In one to three sentences, explain why Greeley lost his position at the Erie Gazette after seven months, according to the text on Horace Greeley.
** start PROVIDED TEXT **
Heroes of Progress in America - Charles Morris

Horace Greeley,
the Premier of American Editors

The United States has been a nest of able editors, who have lifted the art of the journalist to so high a level that the American newspaper has no equal in the world in enterprise and picturesque presentation of news. There are many who have helped to make it what it is, America's greatest lever of progress. Beginning with Benjamin Franklin, editors of genius have been numerous. Lack of space prevents us from mentioning many who became famous in this field, and we must confine ourselves to Horace Greeley, the ablest and the most widely known of them all.

No one who saw Horace Greeley as a boy could have dreamed that this awkward and backward lad, with his tow-colored hair, his shabby and ill-fitting clothes, his piping and whining voice, could ever become a man of note. But his face bore the marks of intellect, and no one could talk with him long without discovering that he had an alert and intelligent mind, amply supplied with facts, for he had read every book upon which be could lay his hands and had a memory which retained all of value that came into it. He was a thinker, too, that was evident; not alone a man of facts, but of original opinions as well. Such was the boy who was destined to make himself the most famous figure in American journalism.

Horace Greeley was born at Amherst, New Hampshire, February 3, 1811. His father was a poor farmer, who moved to Vermont in 1821, and in 1830 to a farm of wild, new-cleared land in western Pennsylvania, building a log-cabin there, but finding it so hard to make a living that Horace felt obliged to set out and shift for himself.

He had learned the art of printing at East Poultney, Vermont, and worked there from 1826 to 1830, picking up during this time some valuable knowledge of party politics. His opportunities for education had been poor. Some of the leading men of the town, seeing his quickness of mind and thirst for knowledge, offered to pay his expenses through college, but his parents refused. They either were not willing to accept what might look like charity or could not spare his help as a bread-winner. But in spite of this the boy managed to learn a good deal at home, which he added to by such chances as presented themselves in a little country printing office. Certainly, while there was little in his pocket, when he set out late in 1830 to seek his fortune in the world, there was much in his mind.

Let us follow the boy in his wanderings. A tall and awkward youth, ill fitted with homespun clothes, lacking attractiveness of appearance and grace of address, his chances seemed poor. Luckily for him, one of the men on the Erie Gazette had been laid off for some reason, and young Greeley found there an opening awaiting him. He soon proved that he knew well how to set type, and showed excellent qualities of character that brought everybody in the office to look on him with respect. But in seven months the absent hand came back and there was no longer room for his substitute, so Greely had to set out on his travels again.

He had worked hard and lived cheaply, but not for his own benefit, for he kept only fifteen dollars of his wages, and sent all that was left—about one hundred and twenty dollars—to help his father in his needs. From Erie he made his way to New York, several hundred miles distant, travelling now on foot and now by canal, and spending so little on the way that when, one summer day in 1831, he walked into the great city, ten of his fifteen dollars were left.

He knew nobody in New York, and his shabby, awkward, and retiring aspect was not calculated to help him to a place. Getting a very cheap boarding house, he set out to look for work. Nobody would have him. All printing offices were full, or doubt was felt of the ability of this tow-haired country lad, who knew nothing of the art of pushing himself.
** end PROVIDED TEXT **
** start DATASET EXTRACT **
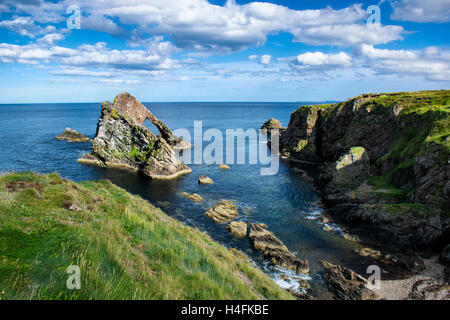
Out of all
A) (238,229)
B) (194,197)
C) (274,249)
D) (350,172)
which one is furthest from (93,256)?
(350,172)

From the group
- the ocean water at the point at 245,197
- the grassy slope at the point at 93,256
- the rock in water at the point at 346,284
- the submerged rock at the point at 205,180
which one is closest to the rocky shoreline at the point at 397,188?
the rock in water at the point at 346,284

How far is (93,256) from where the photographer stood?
945 cm

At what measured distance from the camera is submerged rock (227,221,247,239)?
32312 mm

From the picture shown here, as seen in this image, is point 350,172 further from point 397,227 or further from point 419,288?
point 419,288

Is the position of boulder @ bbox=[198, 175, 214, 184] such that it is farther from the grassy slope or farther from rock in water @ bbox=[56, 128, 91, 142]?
rock in water @ bbox=[56, 128, 91, 142]

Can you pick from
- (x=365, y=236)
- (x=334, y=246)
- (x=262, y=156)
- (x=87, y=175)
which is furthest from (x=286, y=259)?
(x=262, y=156)

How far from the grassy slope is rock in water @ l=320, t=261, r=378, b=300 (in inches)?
446

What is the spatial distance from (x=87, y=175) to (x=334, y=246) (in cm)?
4862

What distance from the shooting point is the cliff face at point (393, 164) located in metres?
30.0

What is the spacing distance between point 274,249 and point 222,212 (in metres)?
11.3

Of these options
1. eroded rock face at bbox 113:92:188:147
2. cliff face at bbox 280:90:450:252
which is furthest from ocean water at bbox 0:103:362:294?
eroded rock face at bbox 113:92:188:147
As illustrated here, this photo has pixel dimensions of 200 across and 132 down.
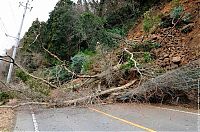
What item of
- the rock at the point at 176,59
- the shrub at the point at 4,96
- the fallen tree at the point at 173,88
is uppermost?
→ the rock at the point at 176,59

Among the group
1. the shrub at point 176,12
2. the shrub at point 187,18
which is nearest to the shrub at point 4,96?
the shrub at point 176,12

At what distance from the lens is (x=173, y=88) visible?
15000mm

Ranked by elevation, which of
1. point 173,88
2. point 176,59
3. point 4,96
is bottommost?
point 4,96

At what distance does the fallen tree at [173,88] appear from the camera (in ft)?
47.0

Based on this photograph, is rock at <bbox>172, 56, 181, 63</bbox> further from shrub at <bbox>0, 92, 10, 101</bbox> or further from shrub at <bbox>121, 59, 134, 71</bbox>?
shrub at <bbox>0, 92, 10, 101</bbox>

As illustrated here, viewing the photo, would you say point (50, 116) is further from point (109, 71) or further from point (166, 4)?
point (166, 4)

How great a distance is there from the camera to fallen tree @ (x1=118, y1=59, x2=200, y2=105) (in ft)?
47.0

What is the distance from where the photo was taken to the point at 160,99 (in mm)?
16422

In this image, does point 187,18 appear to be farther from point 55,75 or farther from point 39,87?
point 39,87

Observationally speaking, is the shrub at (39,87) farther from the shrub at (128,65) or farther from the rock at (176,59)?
the rock at (176,59)

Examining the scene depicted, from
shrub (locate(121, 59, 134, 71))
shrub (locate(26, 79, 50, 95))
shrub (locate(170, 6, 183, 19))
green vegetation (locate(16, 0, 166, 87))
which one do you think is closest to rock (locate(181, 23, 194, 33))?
shrub (locate(170, 6, 183, 19))

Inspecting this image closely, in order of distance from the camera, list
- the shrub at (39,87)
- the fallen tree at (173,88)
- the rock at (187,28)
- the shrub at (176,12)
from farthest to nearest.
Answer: the shrub at (176,12) → the rock at (187,28) → the shrub at (39,87) → the fallen tree at (173,88)

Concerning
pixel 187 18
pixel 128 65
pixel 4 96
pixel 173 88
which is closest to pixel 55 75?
pixel 4 96

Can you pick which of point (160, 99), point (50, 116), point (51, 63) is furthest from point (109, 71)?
point (51, 63)
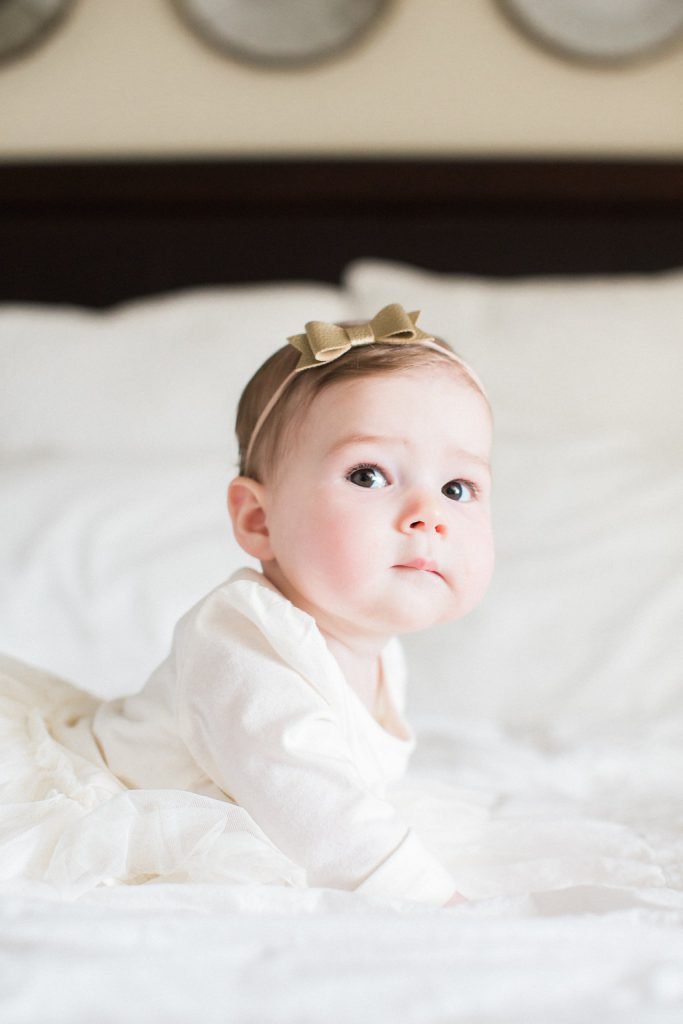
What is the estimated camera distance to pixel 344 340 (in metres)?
0.97

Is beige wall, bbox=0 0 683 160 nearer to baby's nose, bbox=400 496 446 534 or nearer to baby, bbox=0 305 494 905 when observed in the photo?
baby, bbox=0 305 494 905

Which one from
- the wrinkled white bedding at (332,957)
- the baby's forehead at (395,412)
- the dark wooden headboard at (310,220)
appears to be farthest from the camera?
the dark wooden headboard at (310,220)

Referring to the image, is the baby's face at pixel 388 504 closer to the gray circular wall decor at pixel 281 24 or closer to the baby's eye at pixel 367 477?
the baby's eye at pixel 367 477

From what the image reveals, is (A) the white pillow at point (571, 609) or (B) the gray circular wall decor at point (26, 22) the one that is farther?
(B) the gray circular wall decor at point (26, 22)

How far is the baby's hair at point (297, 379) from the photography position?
963 mm

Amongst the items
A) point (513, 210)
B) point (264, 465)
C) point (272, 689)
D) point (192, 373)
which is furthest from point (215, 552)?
point (513, 210)

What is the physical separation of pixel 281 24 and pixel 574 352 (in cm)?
97

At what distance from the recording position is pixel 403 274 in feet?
6.69

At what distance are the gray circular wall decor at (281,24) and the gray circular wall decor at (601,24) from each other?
0.97 ft

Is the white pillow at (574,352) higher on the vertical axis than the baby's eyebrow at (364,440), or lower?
higher

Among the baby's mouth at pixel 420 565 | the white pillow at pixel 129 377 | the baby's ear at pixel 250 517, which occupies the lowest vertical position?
the baby's mouth at pixel 420 565

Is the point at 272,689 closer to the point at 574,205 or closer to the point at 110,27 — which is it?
the point at 574,205

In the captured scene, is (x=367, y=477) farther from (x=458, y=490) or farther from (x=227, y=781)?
(x=227, y=781)

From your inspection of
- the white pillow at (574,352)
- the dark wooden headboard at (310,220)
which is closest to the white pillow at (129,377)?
the white pillow at (574,352)
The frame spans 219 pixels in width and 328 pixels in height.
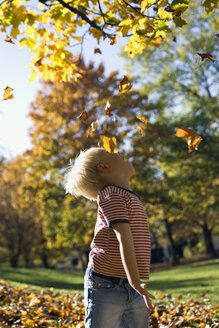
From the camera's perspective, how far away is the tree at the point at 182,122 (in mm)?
17922

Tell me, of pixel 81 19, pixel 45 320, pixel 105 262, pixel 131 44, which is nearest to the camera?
pixel 105 262

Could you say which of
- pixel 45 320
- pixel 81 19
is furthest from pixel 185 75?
pixel 45 320

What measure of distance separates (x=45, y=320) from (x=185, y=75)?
18616mm

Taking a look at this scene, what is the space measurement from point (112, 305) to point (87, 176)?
0.95 meters

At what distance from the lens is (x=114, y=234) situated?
102 inches

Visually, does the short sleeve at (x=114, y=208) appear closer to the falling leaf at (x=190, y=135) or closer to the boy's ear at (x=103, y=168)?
the boy's ear at (x=103, y=168)

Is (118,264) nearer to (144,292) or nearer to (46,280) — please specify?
(144,292)

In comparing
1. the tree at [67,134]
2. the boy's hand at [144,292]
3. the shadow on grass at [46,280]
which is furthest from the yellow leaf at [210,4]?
the tree at [67,134]

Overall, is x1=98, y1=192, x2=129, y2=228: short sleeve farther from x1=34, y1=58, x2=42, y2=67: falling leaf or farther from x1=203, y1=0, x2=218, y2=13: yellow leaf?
x1=34, y1=58, x2=42, y2=67: falling leaf

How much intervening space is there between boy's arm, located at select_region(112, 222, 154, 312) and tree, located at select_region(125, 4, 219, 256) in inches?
546

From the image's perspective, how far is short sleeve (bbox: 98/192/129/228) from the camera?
2.46m

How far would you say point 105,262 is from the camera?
2561 mm

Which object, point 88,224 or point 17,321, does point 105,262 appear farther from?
point 88,224

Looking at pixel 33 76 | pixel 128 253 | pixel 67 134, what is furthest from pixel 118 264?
pixel 67 134
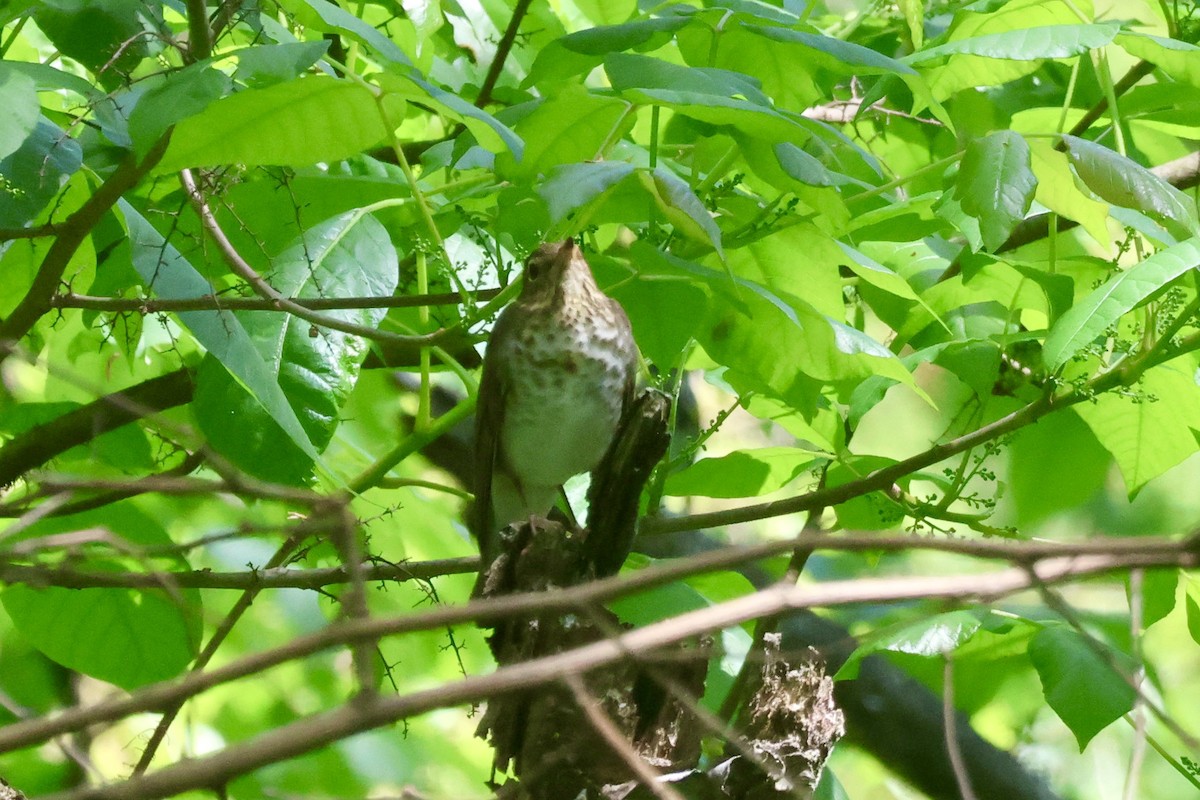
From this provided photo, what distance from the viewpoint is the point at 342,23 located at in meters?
1.52

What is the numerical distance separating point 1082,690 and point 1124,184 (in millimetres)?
769

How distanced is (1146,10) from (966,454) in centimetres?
149

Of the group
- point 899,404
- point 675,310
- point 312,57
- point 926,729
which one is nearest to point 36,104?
point 312,57

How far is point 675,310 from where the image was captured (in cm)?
188

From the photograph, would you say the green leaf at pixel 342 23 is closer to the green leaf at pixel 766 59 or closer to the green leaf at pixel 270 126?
the green leaf at pixel 270 126

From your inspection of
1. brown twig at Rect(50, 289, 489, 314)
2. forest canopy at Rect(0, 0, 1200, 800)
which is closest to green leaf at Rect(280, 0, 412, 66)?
forest canopy at Rect(0, 0, 1200, 800)

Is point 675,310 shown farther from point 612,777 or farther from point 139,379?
point 139,379

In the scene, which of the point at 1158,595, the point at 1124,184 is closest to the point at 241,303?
the point at 1124,184

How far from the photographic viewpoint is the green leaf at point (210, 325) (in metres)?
1.62

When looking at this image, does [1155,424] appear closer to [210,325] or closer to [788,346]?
[788,346]

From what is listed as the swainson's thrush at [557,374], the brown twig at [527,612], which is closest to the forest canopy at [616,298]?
the brown twig at [527,612]

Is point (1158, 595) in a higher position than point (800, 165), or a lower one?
lower

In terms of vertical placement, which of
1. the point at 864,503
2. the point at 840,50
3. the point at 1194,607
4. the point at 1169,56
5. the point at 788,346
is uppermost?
the point at 840,50

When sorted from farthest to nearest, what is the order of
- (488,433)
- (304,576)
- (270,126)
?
(488,433)
(304,576)
(270,126)
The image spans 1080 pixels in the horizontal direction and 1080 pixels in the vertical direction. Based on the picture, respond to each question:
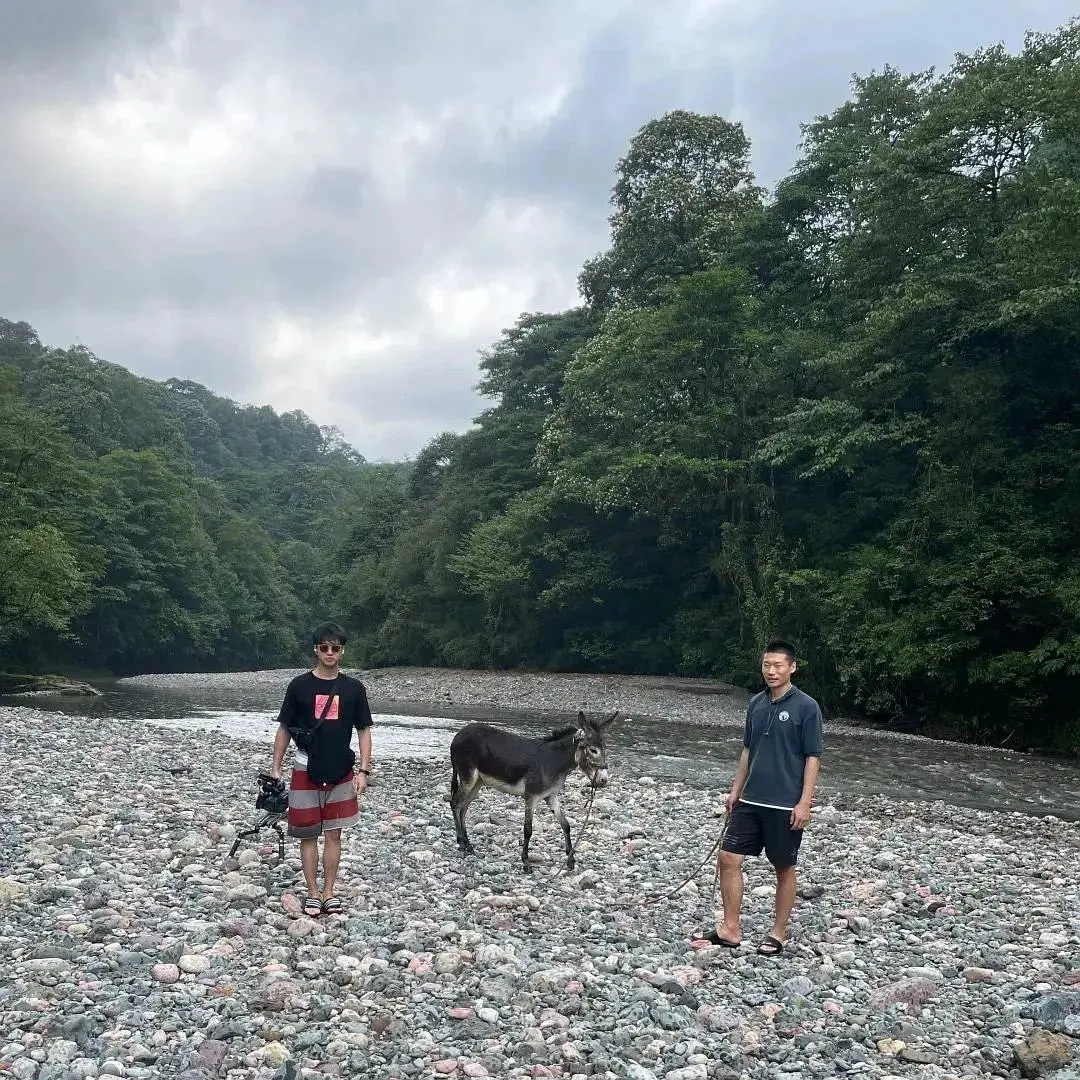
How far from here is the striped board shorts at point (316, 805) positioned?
754 centimetres

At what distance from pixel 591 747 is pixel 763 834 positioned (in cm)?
228

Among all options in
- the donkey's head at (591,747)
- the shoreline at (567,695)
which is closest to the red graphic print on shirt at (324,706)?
the donkey's head at (591,747)

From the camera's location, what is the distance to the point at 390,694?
41938 millimetres

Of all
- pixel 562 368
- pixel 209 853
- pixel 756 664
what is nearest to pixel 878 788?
pixel 209 853

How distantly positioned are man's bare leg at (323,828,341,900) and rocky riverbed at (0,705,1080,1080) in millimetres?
286

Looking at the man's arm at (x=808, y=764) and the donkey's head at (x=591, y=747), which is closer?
the man's arm at (x=808, y=764)

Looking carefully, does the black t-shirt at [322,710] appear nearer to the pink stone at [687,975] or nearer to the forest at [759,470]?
** end DATASET EXTRACT **
ANSWER TO THIS TASK ▸ He had been hired only because one of the Gazette's men had been laid off. After seven months that absent hand came back, which left no room for Greeley as his substitute, so he had to set out on his travels again.